A questão da fome no Brasil e seus fatores motivadores

Enviada em 16/08/2021

A Constituição Federal de 1988, documento jurídico mais importante do país, prevê em seu artigo 6°, o direito à assistência aos desamparados como inerente a todo cidadão brasileiro. Conquanto, tal prerrogativa não tem se reverberado com ênfase na prática quando se observa a questão da fome no Brasil e seus fatores motivadores, dificultando, deste modo, a universalização desse direito social tão importante. Diante desta perspectiva, faz-se imperiosa a análise dos fatores que favorecem esse quadro.
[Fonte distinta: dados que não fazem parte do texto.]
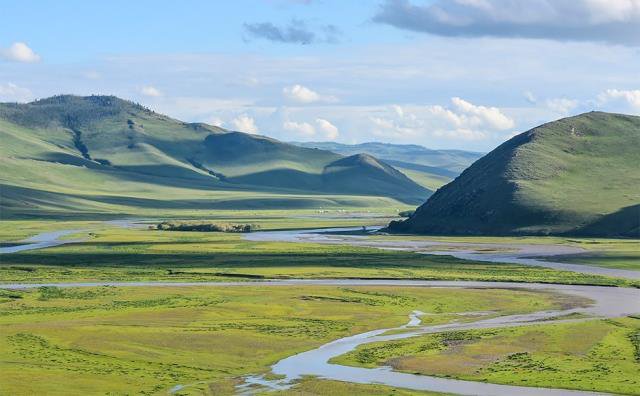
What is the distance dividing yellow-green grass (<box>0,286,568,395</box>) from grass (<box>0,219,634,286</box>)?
17.9 meters

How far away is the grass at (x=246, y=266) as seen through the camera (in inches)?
5842

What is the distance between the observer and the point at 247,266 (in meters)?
165

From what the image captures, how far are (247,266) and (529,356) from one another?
86.6 metres

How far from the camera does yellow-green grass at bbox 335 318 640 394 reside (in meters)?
74.2

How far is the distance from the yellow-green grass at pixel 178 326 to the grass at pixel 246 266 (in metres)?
17.9

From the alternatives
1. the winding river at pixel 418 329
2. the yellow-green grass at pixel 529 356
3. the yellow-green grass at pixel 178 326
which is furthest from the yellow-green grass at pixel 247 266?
the yellow-green grass at pixel 529 356

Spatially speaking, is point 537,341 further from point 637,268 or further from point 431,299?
point 637,268

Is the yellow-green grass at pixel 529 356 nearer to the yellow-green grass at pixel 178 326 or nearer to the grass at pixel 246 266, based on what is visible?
the yellow-green grass at pixel 178 326

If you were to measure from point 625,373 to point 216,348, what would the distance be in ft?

Em um primeiro estudo, deve-se ressaltar a falta de medidas governamentais para combater a falta de alimentos para pessoas menos favorecidas. Nesse sentido, observa-se a existência de impostos e buracracias exageradas por parte do governo no setor alimentício, o que acaba por encarecer os alimentos, fazendo com que a população mais pobre tenha dificuldades em manter uma alimentação regular e com o mínimo de qualidade. Essa conjuntura, segundo as ideias do filósofo contratualista Jonh Locke, configura-se como uma violação do “Contrato Social” , já que o estado não cumpre sua função de garantir que os cidadão desfrutem de direitos indispensáveis, o que infelizmente é evidente no país.
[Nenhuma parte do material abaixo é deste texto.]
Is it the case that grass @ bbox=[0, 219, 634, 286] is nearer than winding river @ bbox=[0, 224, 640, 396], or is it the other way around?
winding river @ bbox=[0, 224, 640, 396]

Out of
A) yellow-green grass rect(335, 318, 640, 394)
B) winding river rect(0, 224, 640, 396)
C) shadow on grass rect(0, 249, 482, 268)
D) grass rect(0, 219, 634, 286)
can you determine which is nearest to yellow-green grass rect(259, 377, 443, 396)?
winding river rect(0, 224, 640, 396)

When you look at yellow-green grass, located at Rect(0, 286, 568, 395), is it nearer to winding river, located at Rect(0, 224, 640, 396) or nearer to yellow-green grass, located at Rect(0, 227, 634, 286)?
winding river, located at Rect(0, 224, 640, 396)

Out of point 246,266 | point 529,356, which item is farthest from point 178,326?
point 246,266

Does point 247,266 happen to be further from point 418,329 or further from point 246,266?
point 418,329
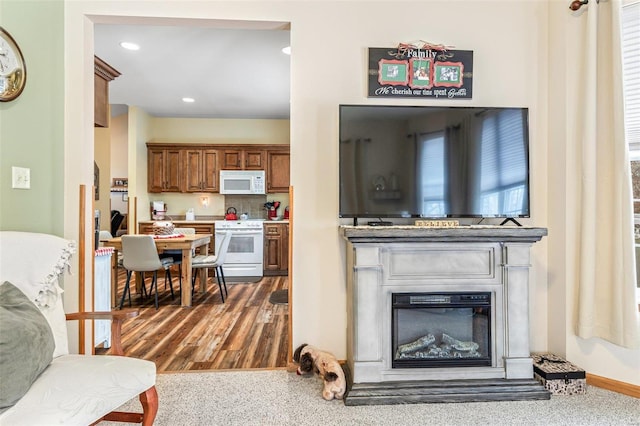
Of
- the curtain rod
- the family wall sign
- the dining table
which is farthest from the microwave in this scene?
the curtain rod

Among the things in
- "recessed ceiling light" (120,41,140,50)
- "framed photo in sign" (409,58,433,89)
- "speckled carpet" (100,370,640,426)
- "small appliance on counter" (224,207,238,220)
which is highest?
"recessed ceiling light" (120,41,140,50)

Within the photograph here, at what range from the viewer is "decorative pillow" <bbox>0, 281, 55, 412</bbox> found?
4.00ft

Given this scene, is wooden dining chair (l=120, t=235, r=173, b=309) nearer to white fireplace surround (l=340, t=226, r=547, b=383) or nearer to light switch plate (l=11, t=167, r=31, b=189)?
light switch plate (l=11, t=167, r=31, b=189)

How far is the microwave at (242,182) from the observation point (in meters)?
6.20

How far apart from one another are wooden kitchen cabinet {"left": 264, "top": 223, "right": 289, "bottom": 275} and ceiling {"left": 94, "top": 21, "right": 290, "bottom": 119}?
2014 millimetres

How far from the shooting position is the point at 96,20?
2.40 meters

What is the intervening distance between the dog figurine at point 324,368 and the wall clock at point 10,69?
224 centimetres

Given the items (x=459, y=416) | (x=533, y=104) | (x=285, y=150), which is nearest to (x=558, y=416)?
(x=459, y=416)

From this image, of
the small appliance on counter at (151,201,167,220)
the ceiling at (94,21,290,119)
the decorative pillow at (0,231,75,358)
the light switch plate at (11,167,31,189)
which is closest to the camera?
the decorative pillow at (0,231,75,358)

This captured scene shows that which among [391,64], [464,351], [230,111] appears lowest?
[464,351]

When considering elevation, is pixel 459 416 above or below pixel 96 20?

Ademais, é fundamental apontar o desemprego estrutural como impulsionador desse problema no Brasil, já que muitas pessoas não possuem uma renda fixa ou se quer possuem alguma renda, causando assim, uma falta de condição mínima para garantir o jantar tanto para si mesmo, quanto para os demais membros de sua família. Segundo um estudo do IBGE, os preços dos alimentos aumentaram cerca de 20% do ano de 2017 até o ano de 2020. Diante de tal exposto, é evidente que ao invés das condições da população melhorarem, elas estão piorando. Logo é inadmissível que esse cenário perdure.
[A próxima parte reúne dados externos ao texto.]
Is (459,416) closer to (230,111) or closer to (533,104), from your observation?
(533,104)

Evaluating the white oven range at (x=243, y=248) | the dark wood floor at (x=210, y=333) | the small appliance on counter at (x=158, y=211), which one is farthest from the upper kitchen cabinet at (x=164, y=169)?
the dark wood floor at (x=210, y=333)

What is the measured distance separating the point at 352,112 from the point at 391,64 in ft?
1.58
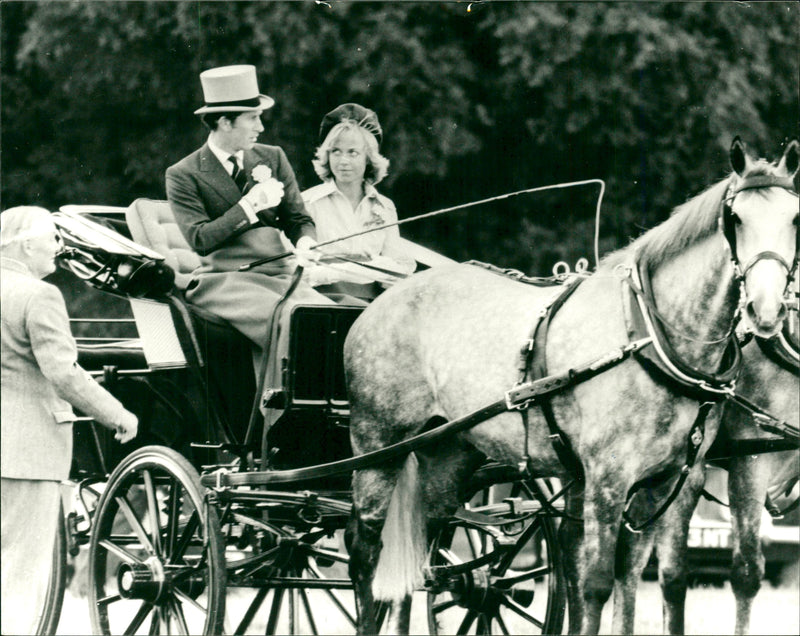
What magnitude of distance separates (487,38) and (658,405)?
9.38ft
Compreende-se, portanto, a necessidade de combater esses obstáculos. Para isso, é imprescindível que o governo federal, por intermédio de políticas de incentivos fiscais e isenção de impostos, ajude os produtores de comida a terem condições de aumentar sua produção, a fim de que, por conta da lei da oferta e da demanda, os preços dos alimentos diminuam, tornando-os portanto, mais acessíveis para a população em geral. Assim, se consolidará uma sociedade mais completa, onde o estado desempenha corretamente seu “Contrato Social”, tal como afirma Jonh Locke.